It begins (maybe) with Hillary Clinton, but it may not end with her. A Democrat elector for the state of Washington has declared that he will refuse to cast his ballot in the Electoral College for the Democratic nominee. Even though acting as a faithless elector could cost him a thousand dollars, Robert Satiacum Jr says he cannot act against his principles to get Hillary elected.

That’s not to say he thinks much more of Donald Trump. In fact, he thinks that the two are virtually peas from the same pod — or rowers in the same canoe:

Robert Satiacum Jr. calls Hillary Clinton a “clown,” a “rat,” a “criminal” and a virtual clone of Donald Trump. But that’s not all.

He’s also one of 12 Democrats designated to cast his electoral vote for Clinton if she wins Washington, a blue state she’s expected to easily carry. Now, he’s caught in a fierce personal struggle over whether to rebel against her in the Electoral College, a decision that could create havoc in a close presidential contest.

“How can I say and do and be who I am and then cast a vote for somebody that’s the same as Trump?” Satiacum wondered. “They may be male, female, but they’re in the same canoe.” … “I have to either step down from being this thing I was elected to be or I’ve got to step down from being myself,” he said. “That’s the teeter totter I’m on.”

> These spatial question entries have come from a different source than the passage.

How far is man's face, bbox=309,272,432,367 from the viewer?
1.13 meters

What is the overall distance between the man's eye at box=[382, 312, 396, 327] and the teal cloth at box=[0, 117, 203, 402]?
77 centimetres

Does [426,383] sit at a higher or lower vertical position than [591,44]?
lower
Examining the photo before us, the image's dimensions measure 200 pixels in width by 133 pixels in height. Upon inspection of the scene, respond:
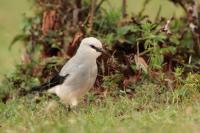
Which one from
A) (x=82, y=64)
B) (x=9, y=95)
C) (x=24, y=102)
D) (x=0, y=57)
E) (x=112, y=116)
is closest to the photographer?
(x=112, y=116)

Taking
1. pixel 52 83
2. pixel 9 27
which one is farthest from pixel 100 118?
pixel 9 27

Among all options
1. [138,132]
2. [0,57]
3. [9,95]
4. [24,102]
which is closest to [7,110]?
[24,102]

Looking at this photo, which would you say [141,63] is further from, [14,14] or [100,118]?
[14,14]

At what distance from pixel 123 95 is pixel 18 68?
5.89ft

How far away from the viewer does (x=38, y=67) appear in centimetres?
911

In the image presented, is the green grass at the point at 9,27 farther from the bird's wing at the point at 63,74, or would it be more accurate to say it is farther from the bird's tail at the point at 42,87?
the bird's wing at the point at 63,74

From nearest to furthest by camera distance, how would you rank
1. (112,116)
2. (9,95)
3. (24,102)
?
(112,116) < (24,102) < (9,95)

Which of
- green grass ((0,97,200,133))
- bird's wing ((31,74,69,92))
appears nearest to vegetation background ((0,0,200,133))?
green grass ((0,97,200,133))

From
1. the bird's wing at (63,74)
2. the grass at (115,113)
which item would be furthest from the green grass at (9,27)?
the grass at (115,113)

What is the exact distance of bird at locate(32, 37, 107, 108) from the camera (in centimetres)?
738

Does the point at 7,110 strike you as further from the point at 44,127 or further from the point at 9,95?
the point at 44,127

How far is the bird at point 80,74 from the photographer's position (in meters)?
7.38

In other words, this isn’t a defection as much as it is a desertion. His interview with Politico got the attention of Washington state Democrats, who reminded him that he signed up for this duty. At first, Satiacum agreed to cast his ballot for Hillary if she won the state – a near certainty, as she has a 14-point RCP average lead. He then retreated from his retreat, telling Politico in a follow-up that no one can force him to vote against his conscience.

That much is true, although some states can make it unpleasant with fines and misdemeanor criminal charges, but those rarely get enforced. In large part, it’s because faithless electors rarely emerge. Only 157 electors cast ballots for someone other than their designee in US history, and 71 of those occurred because the candidate had died before the Electoral College could be called into session. It has never changed the outcome of an election, and of late it’s become exceedingly rare. The last time it happened was in 2004, when a Kerry elector cast a vote for John Edwards instead. (That happened anonymously, which turned out to be fortunate for the elector.)

This time could be different, and it may be a worry that both parties will have to address. It’s not exactly a secret that the two people most likely to win any Electoral College votes are also the least-liked major-party nominees in a very long time. The pressure on electors to go rogue or to simply abstain will rise over the next few weeks, and that might be even more true with electors for Trump. The parties organize that effort when they file general-election paperwork with each state, and tend to be party activists. With Trump taking aim at the RNC, that might have more than a couple of them looking for an exit from this choice.

Even in this cycle, a few faithless electors would probably not change the outcome. But this cycle’s oddities make it a little more of a possibility than usual.